The prophets’ preoccupation with justice and righteousness has its roots in a powerful awareness of injustice. That justice is a good thing, a fine goal, even a supreme ideal, is commonly accepted. What is lacking is a sense of the monstrosity of injustice. Moralists of all ages have been eloquent in singing the praises of virtue. The distinction of the prophets was in their remorseless unveiling of injustice and oppression, in their comprehension of social, political, and religious evils. —Abraham Joshua Heschel, The Prophets

Injustice anywhere is a threat to justice everywhere. We are caught in an inescapable network of mutuality, tied in a single garment of destiny. Whatever affects one directly, affects all indirectly. —Martin Luther King, Jr.

According to the U.S. Environmental Protection Agency, environmental justice is defined as:

The fair treatment and meaningful involvement of all people regardless of race, color, national origin, or income with respect to the development, implementation, and enforcement of environmental laws, regulations, and policies.

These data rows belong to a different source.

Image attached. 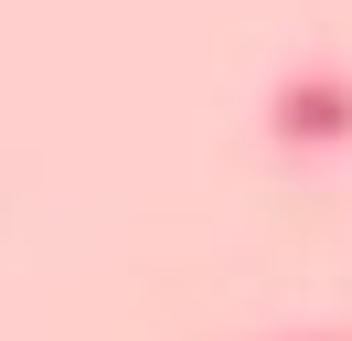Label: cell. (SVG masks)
<instances>
[{
	"label": "cell",
	"mask_w": 352,
	"mask_h": 341,
	"mask_svg": "<svg viewBox=\"0 0 352 341\" xmlns=\"http://www.w3.org/2000/svg\"><path fill=\"white\" fill-rule=\"evenodd\" d=\"M278 341H352V331H278Z\"/></svg>",
	"instance_id": "obj_1"
}]
</instances>
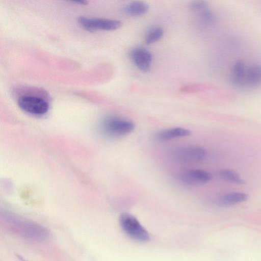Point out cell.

As we consider this definition, and look around our communities, do we find this fair treatment taking place? Are we aware of how economic and environmental decisions are made? Many times it can become so overwhelming that we think it best to leave it to the experts. Unfortunately, this can lead to exploitation, as discrimination typically takes place in poor and underserved communities where people may not understand their rights, or they choose not to fight back out of fear. As we dig deeper and the shackles are removed, we begin to see how economic and environmental justice are connected and how this exploitation is directly related to incentives like government funding, tax breaks, and land grabs that favor corporations over human beings and the environment. Does the end result benefit all God’s creation or just a wealthy few?